During the summers before 11th and 12th grades, I had to read numerous books and keep a reflective journal focused on my readings. Some of these journal entries are provided below.
Analysis [entry dated August 4, 1996]
The exposition of The Red Badge of Courage was so deliberate and mechanical that I personally fell asleep after three pages. The book steadily improved throughout, as Crane found his style, but for the first dozen or so pages the plot went nowhere slowly.
The book in some respects shows merit. The character change throughout the book of the young soldier shows a remarkable talent for Crane to judge the personality of people. The battle scenes are realistic, especially considering that Crane had never seen a war at the time that he wrote the book.

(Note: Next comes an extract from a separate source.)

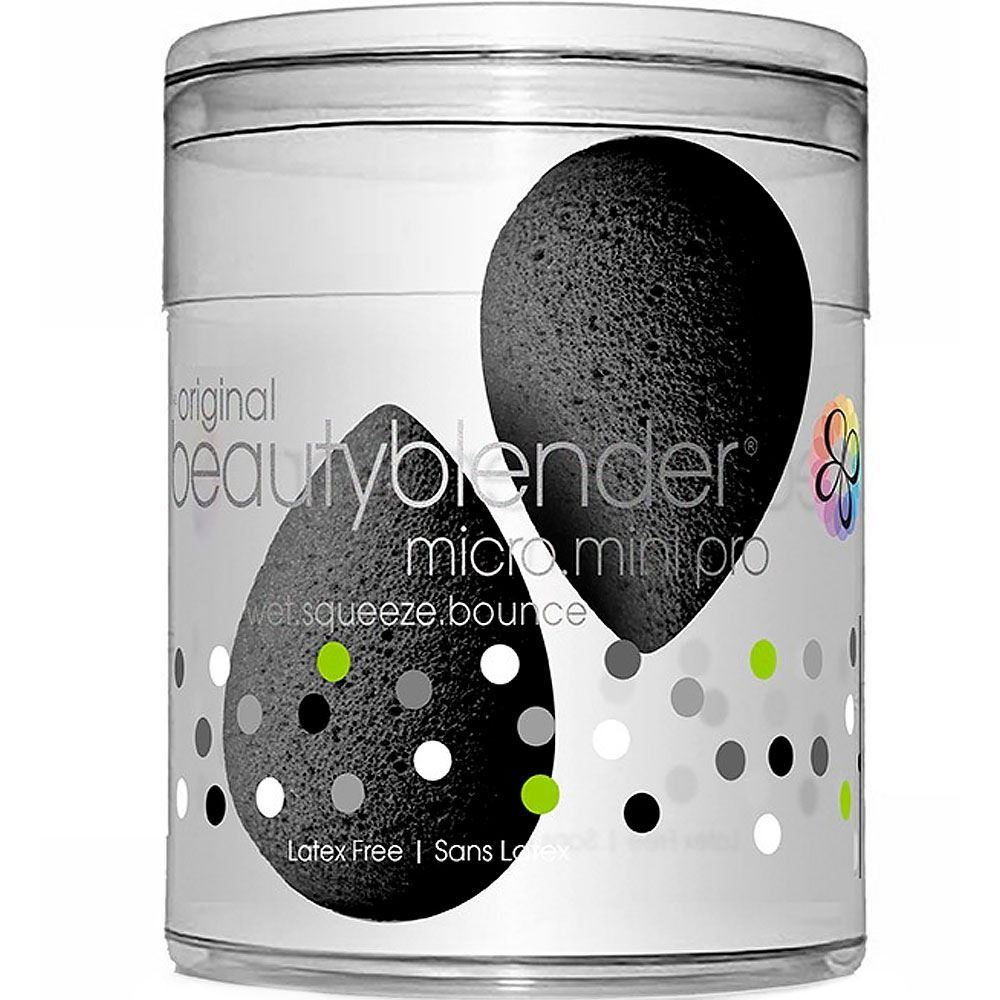 Набор Beauty Blender Micro.Mini.Pro (Набор: 2 шт) набор спонж beauty blender pro on the go набор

However, at the same time, the book is deficient in a few regards, also. Crane's annoying habit of referring to characters not by their names but rather by their descriptions is not only confusing, but also insulting to the reader in the respect that Crane infers that the reader is not capable of remembering that Henry is young. The lulls in the action that Crane leaves after some of the battles could be improved upon, much as Crane had already cut some sections.
This book, in my opinion, rates above The Grapes of Wrath because The Red Badge of Courage has more action than Grapes. However, Jurassic Park rates higher than Red Badge because of the same reason.
A Vivid Description [entry dated August 10, 1996]
On page 46, Stephen Crane delivers a splendid description of a dead soldier that Henry stumbles upon in the forest:
"Near the threshold he stopped, horror-stricken at the sight of a thing.
"He was being looked at by a dead man who was seated with his back against a columnlike tree. The corpse was dressed in a uniform that had once been blue, but was now faded to a melancholy shade of green. The eyes, staring at the youth, had changed to the dull hue to be seen on the side of a dead fish. The mouth was open. Its red had changed to an appalling yellow. Over the gray skin of the face ran little ants. One was trundling some sort of bundle along the upper lip."
Such a description can have various effects on a reader. For some, it would disgust them so to the point that they would have to put aside the book for a time in order to recompose themselves. Others would read and re-read the description and marvel at the wondrous literary effort that was shown by such a passage. Further readers would be nonplused and simply pass over it, by which losing some of the appeal throughout the book.
Crane has several passages like this in the book, which help to make the novel better all around. The value of this passage added to others similar to it increases the total value of the book by a factor of ten. As a result, the portraits that Crane paints in the book, on a scale of one to ten, rate about a nine.
With Honor [entry dated August 18, 1996]
The old, seasoned soldier stood lonely in the field. Why had he run from his comrades? "When I left my home and my family I was no more than a boy in the company of strangers," he thought aloud. "I have gone through struggles; abandoning my company at the site of my first battle, to come back to become a hero. I am a boxer and a fighter by my trade, and I carry the reminders of every glove that laid me down or cut me until I cried out, in my anger and my shame, 'I am leaving, I am leaving, but the fighter still remains.' For me, a practiced soldier, to desert my mates is simply despicable behavior. Honor is what the army is all about. That is what the North is fighting for. To show, before the rest of the world, that, no matter what issues divide us, our honor unites us. Honor is an issue deeply ingrained in me. Without honor, I am nothing.
"I have fought my last battle. Against whom, I might wonder. I did not fight the British for independence, nor did I fight the South for unification. I fought myself for my honor, and I lost."
Those were the old, seasoned soldier's last words, as he, standing in full dress uniform, turned the muzzle of his rifle toward him and pulled his trigger. With honor.